# [What you are asked to do]
Restate the full set of records exactly, without adding or dropping a word.

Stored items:
⁂
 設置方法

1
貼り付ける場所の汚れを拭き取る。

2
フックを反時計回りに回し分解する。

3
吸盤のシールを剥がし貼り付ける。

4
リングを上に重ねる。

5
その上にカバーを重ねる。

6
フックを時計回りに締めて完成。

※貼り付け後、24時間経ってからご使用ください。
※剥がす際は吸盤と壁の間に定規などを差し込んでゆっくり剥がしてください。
⁂
# [Response]
 設置方法

1
貼り付ける場所の汚れを拭き取る。

2
フックを反時計回りに回し分解する。

3
吸盤のシールを剥がし貼り付ける。

4
リングを上に重ねる。

5
その上にカバーを重ねる。

6
フックを時計回りに締めて完成。

※貼り付け後、24時間経ってからご使用ください。
※剥がす際は吸盤と壁の間に定規などを差し込んでゆっくり剥がしてください。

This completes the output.